There are daytime events but the main attraction is the performance of ‘ren’ dance groups, taking place between 6PM and 10:30PM.
Sapporo Autumn Festival
When: September 9 to October 1st
Where: Odori Park
October is rainy and cold starts to set in around this time. But the Autumn Festival still gives you something to cheer on. To celebrate the harvest season, this event displays the best food samples from across the Hokkaido region.
The event takes place across several blocks in Odori Park. Each block has its own unique food theme. For example, block 5 might be dedicated to the variations of ramen noodles while block 10 is for a huge meat selection.
Try Exotic Food Items: Delectable Japanese Cuisine
You should really taste Japanese food when in Japan. In fact, it will still be absolutely worth it if you make it a food-only tour. Enjoying the local delicacies will soon make you obsessed with Japanese food.
Along with plenty of meat delicacies, including the world-famous and highly-expensive Kobe beef, Japan also boasts of flavorsome and tasty vegetarian dishes. Here are some of the must-try items when you are in Japan:
Japanese people love to eat noodles, so you will find several variations of them, including ramen, udon, and soba, in their cuisine.
The Japanese people have adapted this Chinese-origin dish to their local palate. The soup stock ingredients are the main points of differences between Japanese ramen and its Chinese ancestor. The stock in Japanese ramen is very flavorful as it contains at least five to forty ingredients.

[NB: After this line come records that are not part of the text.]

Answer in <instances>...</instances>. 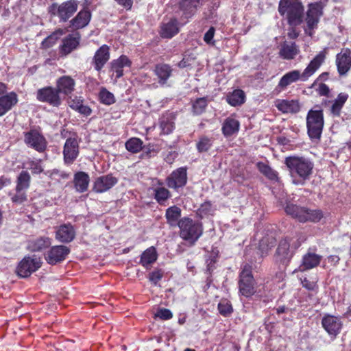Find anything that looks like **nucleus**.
<instances>
[{
	"label": "nucleus",
	"instance_id": "36",
	"mask_svg": "<svg viewBox=\"0 0 351 351\" xmlns=\"http://www.w3.org/2000/svg\"><path fill=\"white\" fill-rule=\"evenodd\" d=\"M51 245L50 239L47 237H40L30 241L28 243V248L33 252L41 251Z\"/></svg>",
	"mask_w": 351,
	"mask_h": 351
},
{
	"label": "nucleus",
	"instance_id": "31",
	"mask_svg": "<svg viewBox=\"0 0 351 351\" xmlns=\"http://www.w3.org/2000/svg\"><path fill=\"white\" fill-rule=\"evenodd\" d=\"M175 117L172 113L164 114L160 120V128L164 134H169L175 128Z\"/></svg>",
	"mask_w": 351,
	"mask_h": 351
},
{
	"label": "nucleus",
	"instance_id": "49",
	"mask_svg": "<svg viewBox=\"0 0 351 351\" xmlns=\"http://www.w3.org/2000/svg\"><path fill=\"white\" fill-rule=\"evenodd\" d=\"M207 106L206 100L204 98H199L193 105V112L196 114H202Z\"/></svg>",
	"mask_w": 351,
	"mask_h": 351
},
{
	"label": "nucleus",
	"instance_id": "30",
	"mask_svg": "<svg viewBox=\"0 0 351 351\" xmlns=\"http://www.w3.org/2000/svg\"><path fill=\"white\" fill-rule=\"evenodd\" d=\"M300 52L298 46L294 43L284 42L280 49V56L286 60L293 59Z\"/></svg>",
	"mask_w": 351,
	"mask_h": 351
},
{
	"label": "nucleus",
	"instance_id": "4",
	"mask_svg": "<svg viewBox=\"0 0 351 351\" xmlns=\"http://www.w3.org/2000/svg\"><path fill=\"white\" fill-rule=\"evenodd\" d=\"M180 228V235L184 239L193 244L202 235V228L200 223L184 217L178 223Z\"/></svg>",
	"mask_w": 351,
	"mask_h": 351
},
{
	"label": "nucleus",
	"instance_id": "16",
	"mask_svg": "<svg viewBox=\"0 0 351 351\" xmlns=\"http://www.w3.org/2000/svg\"><path fill=\"white\" fill-rule=\"evenodd\" d=\"M186 169L181 167L176 171L169 176L167 179V185L172 189H178L182 187L186 183Z\"/></svg>",
	"mask_w": 351,
	"mask_h": 351
},
{
	"label": "nucleus",
	"instance_id": "46",
	"mask_svg": "<svg viewBox=\"0 0 351 351\" xmlns=\"http://www.w3.org/2000/svg\"><path fill=\"white\" fill-rule=\"evenodd\" d=\"M257 167L259 171L271 180L277 178V174L275 171L271 169L268 165L263 162H258Z\"/></svg>",
	"mask_w": 351,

Delicious and inexpensive—that’s how you can describe udon, a chewy wheat flour noodle. Exploring the regional varieties of this highly-customizable dish can be a delightful experience for a foodie traveler.
The most popular varieties are naniwa udon from Akita, Nagoya’s kishimen udon, and Kagawa’s sanuki udon.
The Japanese have been eating this buckwheat flour noodle for centuries. The thin, long noodles are served with a hot broth and dipping sauce. The dish is appetizing and healthy, and you can eat it in any weather.
Sushi and Sashimi
Undoubtedly, these two dishes are the most famous among people from other countries. Both dishes have numerous variations and you can find them in sushi, Izakaya, and seafood restaurants.
Sushi is made with fresh raw fish on top of a bite-size vinegared rice ball. Maki, nigiri, uramaki, and temaki are some of the variety of sushi dishes. The restaurants strictly maintain their quality so there is no doubt about the freshness of the fish.
Sashimi refers to thin raw food sliced into a bite-size and served with soy sauce dipping and wasabi. Unlike sushi, the dish does not have rice and is not limited to only fish. There could be beef, chicken, and horse meat sashimi too.
This soup is a part of the Japanese traditional meal. The ingredients may vary depending on the season bu the stock is always made of fish or kelp. Other common ingredients are clams, pork, tofu, and onions.
Matcha and Mochi
Two other things that the Japanese are obsessed with are matcha green tea and mochi.
There is a great variety of matcha-flavored food items. With everything from matcha-flavored ice cream to cakes, lattes, and even soups, it’s actually hard to find a food item that does not have a matcha version.
Equally popular is mochi, a kind of rice cake, which is mainly used for preparing a wide variety of desserts.
Another thing you must eat is Kaiseki ryori, a refined Japanese haute cuisine. With an origin traced back to the imperial court, this multi-course cuisine is an artful approach to food and a tribute to local and seasonal ingredients.
With no specific preparation rules, a master chef can exercise his creative freedom to prepare kaiseki ryori. The prepared meal is supposed to have a perfect balance of texture, taste, and artistic presentation.
To Go or Not to Go…
I hope this guide has convinced all those indecisive souls who were mulling over the idea of visiting Japan. Of course, the country has scads of common tourist attractions similar to other countries. But, I’ve kept the experiences on this guide mixed, including both popular and lesser-known, to point out that the country has something for everyone.